━━ ДОКУМЕНТ ━━

Протоколы говорят, что в ложе Трех корон будущий генералиссимус пересекался с Готлибом Гиппелем, который спустя годы станет бургомистром Кенигсберга. Этот человек открыто симпатизировал России[10], стал известен как писатель и философ, а в историю вошел тем, что Эрнст Теодор Амадей Гофман, тоже уроженец «прусской Москвы», списал с него образ советника Дроссельмейера в «Щелкунчике». Каждый раз, когда в Большом или Мариинке вы видите танцующего Дроссельмейера, вспоминайте Суворова: в некотором смысле они были знакомы.

━━━
━━ ИСХОДНЫЕ ДАННЫЕ ━━

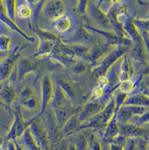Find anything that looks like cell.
Segmentation results:
<instances>
[{
  "label": "cell",
  "instance_id": "1",
  "mask_svg": "<svg viewBox=\"0 0 149 150\" xmlns=\"http://www.w3.org/2000/svg\"><path fill=\"white\" fill-rule=\"evenodd\" d=\"M128 47L129 41L127 39L123 45L117 46L115 50L102 57L93 69V73L95 78L100 79L105 75L109 69L125 55Z\"/></svg>",
  "mask_w": 149,
  "mask_h": 150
},
{
  "label": "cell",
  "instance_id": "2",
  "mask_svg": "<svg viewBox=\"0 0 149 150\" xmlns=\"http://www.w3.org/2000/svg\"><path fill=\"white\" fill-rule=\"evenodd\" d=\"M86 13L96 25L103 28L102 29L112 31L115 30L107 15L102 11L95 2L88 1Z\"/></svg>",
  "mask_w": 149,
  "mask_h": 150
},
{
  "label": "cell",
  "instance_id": "3",
  "mask_svg": "<svg viewBox=\"0 0 149 150\" xmlns=\"http://www.w3.org/2000/svg\"><path fill=\"white\" fill-rule=\"evenodd\" d=\"M43 11L48 18L53 21L65 14L66 6L63 1L53 0L44 2Z\"/></svg>",
  "mask_w": 149,
  "mask_h": 150
},
{
  "label": "cell",
  "instance_id": "4",
  "mask_svg": "<svg viewBox=\"0 0 149 150\" xmlns=\"http://www.w3.org/2000/svg\"><path fill=\"white\" fill-rule=\"evenodd\" d=\"M105 106L100 100H93L86 103L80 112L78 119L80 122L87 121L101 113Z\"/></svg>",
  "mask_w": 149,
  "mask_h": 150
},
{
  "label": "cell",
  "instance_id": "5",
  "mask_svg": "<svg viewBox=\"0 0 149 150\" xmlns=\"http://www.w3.org/2000/svg\"><path fill=\"white\" fill-rule=\"evenodd\" d=\"M54 88L51 78L48 76L43 77L41 87V100L42 110L44 111L51 103L54 96Z\"/></svg>",
  "mask_w": 149,
  "mask_h": 150
},
{
  "label": "cell",
  "instance_id": "6",
  "mask_svg": "<svg viewBox=\"0 0 149 150\" xmlns=\"http://www.w3.org/2000/svg\"><path fill=\"white\" fill-rule=\"evenodd\" d=\"M85 28L89 30L94 32L95 33L104 36L110 45L115 46L117 47L123 45L127 40V38L122 37L115 32L112 30H107L102 29H98L90 25H86Z\"/></svg>",
  "mask_w": 149,
  "mask_h": 150
},
{
  "label": "cell",
  "instance_id": "7",
  "mask_svg": "<svg viewBox=\"0 0 149 150\" xmlns=\"http://www.w3.org/2000/svg\"><path fill=\"white\" fill-rule=\"evenodd\" d=\"M20 97L21 103L28 108H34L38 104L39 99L32 87L25 86L21 92Z\"/></svg>",
  "mask_w": 149,
  "mask_h": 150
},
{
  "label": "cell",
  "instance_id": "8",
  "mask_svg": "<svg viewBox=\"0 0 149 150\" xmlns=\"http://www.w3.org/2000/svg\"><path fill=\"white\" fill-rule=\"evenodd\" d=\"M17 58V54L8 57L0 62V79L7 80L14 71L15 60Z\"/></svg>",
  "mask_w": 149,
  "mask_h": 150
},
{
  "label": "cell",
  "instance_id": "9",
  "mask_svg": "<svg viewBox=\"0 0 149 150\" xmlns=\"http://www.w3.org/2000/svg\"><path fill=\"white\" fill-rule=\"evenodd\" d=\"M123 29L127 35L135 44H144L142 36L134 24L132 19L129 18L123 26Z\"/></svg>",
  "mask_w": 149,
  "mask_h": 150
},
{
  "label": "cell",
  "instance_id": "10",
  "mask_svg": "<svg viewBox=\"0 0 149 150\" xmlns=\"http://www.w3.org/2000/svg\"><path fill=\"white\" fill-rule=\"evenodd\" d=\"M93 40L92 35L88 31V29L83 27L78 29L68 42V43L86 45V44L91 43Z\"/></svg>",
  "mask_w": 149,
  "mask_h": 150
},
{
  "label": "cell",
  "instance_id": "11",
  "mask_svg": "<svg viewBox=\"0 0 149 150\" xmlns=\"http://www.w3.org/2000/svg\"><path fill=\"white\" fill-rule=\"evenodd\" d=\"M53 26L60 33H67L72 28V21L70 16L64 14L53 21Z\"/></svg>",
  "mask_w": 149,
  "mask_h": 150
},
{
  "label": "cell",
  "instance_id": "12",
  "mask_svg": "<svg viewBox=\"0 0 149 150\" xmlns=\"http://www.w3.org/2000/svg\"><path fill=\"white\" fill-rule=\"evenodd\" d=\"M135 105L149 108V98L141 93H136L128 96L123 106Z\"/></svg>",
  "mask_w": 149,
  "mask_h": 150
},
{
  "label": "cell",
  "instance_id": "13",
  "mask_svg": "<svg viewBox=\"0 0 149 150\" xmlns=\"http://www.w3.org/2000/svg\"><path fill=\"white\" fill-rule=\"evenodd\" d=\"M0 20L2 21L3 23H5L6 24H7L8 27L11 28L14 30L18 32L19 34L21 35L22 37H24L25 39L31 42H34V39L33 38L30 37L28 36L27 34L25 33L22 30H21L20 29H19L18 27L14 23L13 21H11L8 18L7 15L5 13V7L3 5L2 1H0Z\"/></svg>",
  "mask_w": 149,
  "mask_h": 150
},
{
  "label": "cell",
  "instance_id": "14",
  "mask_svg": "<svg viewBox=\"0 0 149 150\" xmlns=\"http://www.w3.org/2000/svg\"><path fill=\"white\" fill-rule=\"evenodd\" d=\"M122 134L128 137H141L146 134V130L140 128L137 125L132 124H127L121 126Z\"/></svg>",
  "mask_w": 149,
  "mask_h": 150
},
{
  "label": "cell",
  "instance_id": "15",
  "mask_svg": "<svg viewBox=\"0 0 149 150\" xmlns=\"http://www.w3.org/2000/svg\"><path fill=\"white\" fill-rule=\"evenodd\" d=\"M117 112H115L107 124V127L105 130V136L108 139H113L119 134L120 125L117 119Z\"/></svg>",
  "mask_w": 149,
  "mask_h": 150
},
{
  "label": "cell",
  "instance_id": "16",
  "mask_svg": "<svg viewBox=\"0 0 149 150\" xmlns=\"http://www.w3.org/2000/svg\"><path fill=\"white\" fill-rule=\"evenodd\" d=\"M115 112H117L115 98V97H113L105 106L104 109L102 111V115L103 117V125H107Z\"/></svg>",
  "mask_w": 149,
  "mask_h": 150
},
{
  "label": "cell",
  "instance_id": "17",
  "mask_svg": "<svg viewBox=\"0 0 149 150\" xmlns=\"http://www.w3.org/2000/svg\"><path fill=\"white\" fill-rule=\"evenodd\" d=\"M134 116L128 106H122L117 113V119L121 127L128 124Z\"/></svg>",
  "mask_w": 149,
  "mask_h": 150
},
{
  "label": "cell",
  "instance_id": "18",
  "mask_svg": "<svg viewBox=\"0 0 149 150\" xmlns=\"http://www.w3.org/2000/svg\"><path fill=\"white\" fill-rule=\"evenodd\" d=\"M144 44H135L131 51V56L138 62H146Z\"/></svg>",
  "mask_w": 149,
  "mask_h": 150
},
{
  "label": "cell",
  "instance_id": "19",
  "mask_svg": "<svg viewBox=\"0 0 149 150\" xmlns=\"http://www.w3.org/2000/svg\"><path fill=\"white\" fill-rule=\"evenodd\" d=\"M0 95L5 103H10L14 100L16 93L13 87L9 83H7L2 87Z\"/></svg>",
  "mask_w": 149,
  "mask_h": 150
},
{
  "label": "cell",
  "instance_id": "20",
  "mask_svg": "<svg viewBox=\"0 0 149 150\" xmlns=\"http://www.w3.org/2000/svg\"><path fill=\"white\" fill-rule=\"evenodd\" d=\"M32 15L33 10L29 3H23L17 5L16 16H18V17L21 19H29Z\"/></svg>",
  "mask_w": 149,
  "mask_h": 150
},
{
  "label": "cell",
  "instance_id": "21",
  "mask_svg": "<svg viewBox=\"0 0 149 150\" xmlns=\"http://www.w3.org/2000/svg\"><path fill=\"white\" fill-rule=\"evenodd\" d=\"M3 5L5 7V13L10 19L15 21L16 18L17 1H3Z\"/></svg>",
  "mask_w": 149,
  "mask_h": 150
},
{
  "label": "cell",
  "instance_id": "22",
  "mask_svg": "<svg viewBox=\"0 0 149 150\" xmlns=\"http://www.w3.org/2000/svg\"><path fill=\"white\" fill-rule=\"evenodd\" d=\"M33 68H34V65L32 62L27 60V59H22L19 62L18 65L19 78L22 79L26 73L32 71Z\"/></svg>",
  "mask_w": 149,
  "mask_h": 150
},
{
  "label": "cell",
  "instance_id": "23",
  "mask_svg": "<svg viewBox=\"0 0 149 150\" xmlns=\"http://www.w3.org/2000/svg\"><path fill=\"white\" fill-rule=\"evenodd\" d=\"M104 49L99 46H95L90 48V51L87 60L94 63L99 62L104 55Z\"/></svg>",
  "mask_w": 149,
  "mask_h": 150
},
{
  "label": "cell",
  "instance_id": "24",
  "mask_svg": "<svg viewBox=\"0 0 149 150\" xmlns=\"http://www.w3.org/2000/svg\"><path fill=\"white\" fill-rule=\"evenodd\" d=\"M115 93V105H116V112H117L119 109L123 105L124 103L126 101L127 98L128 97V94L122 92L120 89H118Z\"/></svg>",
  "mask_w": 149,
  "mask_h": 150
},
{
  "label": "cell",
  "instance_id": "25",
  "mask_svg": "<svg viewBox=\"0 0 149 150\" xmlns=\"http://www.w3.org/2000/svg\"><path fill=\"white\" fill-rule=\"evenodd\" d=\"M58 85L60 86L65 94L67 97L68 98L74 99L75 97V92L73 87L68 82L60 81Z\"/></svg>",
  "mask_w": 149,
  "mask_h": 150
},
{
  "label": "cell",
  "instance_id": "26",
  "mask_svg": "<svg viewBox=\"0 0 149 150\" xmlns=\"http://www.w3.org/2000/svg\"><path fill=\"white\" fill-rule=\"evenodd\" d=\"M132 20L138 31L146 32L149 33V19H132Z\"/></svg>",
  "mask_w": 149,
  "mask_h": 150
},
{
  "label": "cell",
  "instance_id": "27",
  "mask_svg": "<svg viewBox=\"0 0 149 150\" xmlns=\"http://www.w3.org/2000/svg\"><path fill=\"white\" fill-rule=\"evenodd\" d=\"M132 67L131 64V62L129 60V58L125 54L122 57V62H121V66H120L121 72L128 73L131 76L132 75Z\"/></svg>",
  "mask_w": 149,
  "mask_h": 150
},
{
  "label": "cell",
  "instance_id": "28",
  "mask_svg": "<svg viewBox=\"0 0 149 150\" xmlns=\"http://www.w3.org/2000/svg\"><path fill=\"white\" fill-rule=\"evenodd\" d=\"M115 4V2L112 1H101L98 2L97 5L103 13L107 15L114 6Z\"/></svg>",
  "mask_w": 149,
  "mask_h": 150
},
{
  "label": "cell",
  "instance_id": "29",
  "mask_svg": "<svg viewBox=\"0 0 149 150\" xmlns=\"http://www.w3.org/2000/svg\"><path fill=\"white\" fill-rule=\"evenodd\" d=\"M11 38L4 33H0V51H7L9 50Z\"/></svg>",
  "mask_w": 149,
  "mask_h": 150
},
{
  "label": "cell",
  "instance_id": "30",
  "mask_svg": "<svg viewBox=\"0 0 149 150\" xmlns=\"http://www.w3.org/2000/svg\"><path fill=\"white\" fill-rule=\"evenodd\" d=\"M138 140L136 138L128 137L124 145L123 150H137Z\"/></svg>",
  "mask_w": 149,
  "mask_h": 150
},
{
  "label": "cell",
  "instance_id": "31",
  "mask_svg": "<svg viewBox=\"0 0 149 150\" xmlns=\"http://www.w3.org/2000/svg\"><path fill=\"white\" fill-rule=\"evenodd\" d=\"M88 69L87 65L82 62H77L72 67V70L73 73L76 74H81L84 73Z\"/></svg>",
  "mask_w": 149,
  "mask_h": 150
},
{
  "label": "cell",
  "instance_id": "32",
  "mask_svg": "<svg viewBox=\"0 0 149 150\" xmlns=\"http://www.w3.org/2000/svg\"><path fill=\"white\" fill-rule=\"evenodd\" d=\"M120 90L122 91V92H125L126 93H129V92H131L135 87V84L134 83L129 80L127 81L126 82H122L120 84Z\"/></svg>",
  "mask_w": 149,
  "mask_h": 150
},
{
  "label": "cell",
  "instance_id": "33",
  "mask_svg": "<svg viewBox=\"0 0 149 150\" xmlns=\"http://www.w3.org/2000/svg\"><path fill=\"white\" fill-rule=\"evenodd\" d=\"M80 122L79 121L78 117L76 116L71 117L67 122V129L68 131H71L77 128Z\"/></svg>",
  "mask_w": 149,
  "mask_h": 150
},
{
  "label": "cell",
  "instance_id": "34",
  "mask_svg": "<svg viewBox=\"0 0 149 150\" xmlns=\"http://www.w3.org/2000/svg\"><path fill=\"white\" fill-rule=\"evenodd\" d=\"M149 123V109L142 116H138L137 120V124L138 125H141L143 124Z\"/></svg>",
  "mask_w": 149,
  "mask_h": 150
},
{
  "label": "cell",
  "instance_id": "35",
  "mask_svg": "<svg viewBox=\"0 0 149 150\" xmlns=\"http://www.w3.org/2000/svg\"><path fill=\"white\" fill-rule=\"evenodd\" d=\"M139 32L142 36L145 48H146V50L148 51L149 54V33L143 31H139Z\"/></svg>",
  "mask_w": 149,
  "mask_h": 150
},
{
  "label": "cell",
  "instance_id": "36",
  "mask_svg": "<svg viewBox=\"0 0 149 150\" xmlns=\"http://www.w3.org/2000/svg\"><path fill=\"white\" fill-rule=\"evenodd\" d=\"M91 150H102V146L100 142L95 137H94L91 141Z\"/></svg>",
  "mask_w": 149,
  "mask_h": 150
},
{
  "label": "cell",
  "instance_id": "37",
  "mask_svg": "<svg viewBox=\"0 0 149 150\" xmlns=\"http://www.w3.org/2000/svg\"><path fill=\"white\" fill-rule=\"evenodd\" d=\"M137 150H147V142L142 138L138 141Z\"/></svg>",
  "mask_w": 149,
  "mask_h": 150
},
{
  "label": "cell",
  "instance_id": "38",
  "mask_svg": "<svg viewBox=\"0 0 149 150\" xmlns=\"http://www.w3.org/2000/svg\"><path fill=\"white\" fill-rule=\"evenodd\" d=\"M88 1H81L79 2V10L83 13H85L86 12L87 9V6H88Z\"/></svg>",
  "mask_w": 149,
  "mask_h": 150
},
{
  "label": "cell",
  "instance_id": "39",
  "mask_svg": "<svg viewBox=\"0 0 149 150\" xmlns=\"http://www.w3.org/2000/svg\"><path fill=\"white\" fill-rule=\"evenodd\" d=\"M110 150H123V146L112 143L110 144Z\"/></svg>",
  "mask_w": 149,
  "mask_h": 150
},
{
  "label": "cell",
  "instance_id": "40",
  "mask_svg": "<svg viewBox=\"0 0 149 150\" xmlns=\"http://www.w3.org/2000/svg\"><path fill=\"white\" fill-rule=\"evenodd\" d=\"M141 93L149 98V87H146L145 88L143 89Z\"/></svg>",
  "mask_w": 149,
  "mask_h": 150
},
{
  "label": "cell",
  "instance_id": "41",
  "mask_svg": "<svg viewBox=\"0 0 149 150\" xmlns=\"http://www.w3.org/2000/svg\"><path fill=\"white\" fill-rule=\"evenodd\" d=\"M144 83L146 85L147 87H149V75H148L146 77H145Z\"/></svg>",
  "mask_w": 149,
  "mask_h": 150
},
{
  "label": "cell",
  "instance_id": "42",
  "mask_svg": "<svg viewBox=\"0 0 149 150\" xmlns=\"http://www.w3.org/2000/svg\"><path fill=\"white\" fill-rule=\"evenodd\" d=\"M143 73L146 75H149V67H147L143 71Z\"/></svg>",
  "mask_w": 149,
  "mask_h": 150
},
{
  "label": "cell",
  "instance_id": "43",
  "mask_svg": "<svg viewBox=\"0 0 149 150\" xmlns=\"http://www.w3.org/2000/svg\"><path fill=\"white\" fill-rule=\"evenodd\" d=\"M147 150H149V141L148 143H147Z\"/></svg>",
  "mask_w": 149,
  "mask_h": 150
},
{
  "label": "cell",
  "instance_id": "44",
  "mask_svg": "<svg viewBox=\"0 0 149 150\" xmlns=\"http://www.w3.org/2000/svg\"><path fill=\"white\" fill-rule=\"evenodd\" d=\"M148 19L149 20V15H148Z\"/></svg>",
  "mask_w": 149,
  "mask_h": 150
},
{
  "label": "cell",
  "instance_id": "45",
  "mask_svg": "<svg viewBox=\"0 0 149 150\" xmlns=\"http://www.w3.org/2000/svg\"><path fill=\"white\" fill-rule=\"evenodd\" d=\"M88 150H91L90 149H88Z\"/></svg>",
  "mask_w": 149,
  "mask_h": 150
}]
</instances>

━━━

▶ [ЗАДАНИЕ]
Кем, согласно документу, спустя годы станет Готлиб Гиппель?

▶ [ОТВЕТ]
Бургомистром Кенигсберга.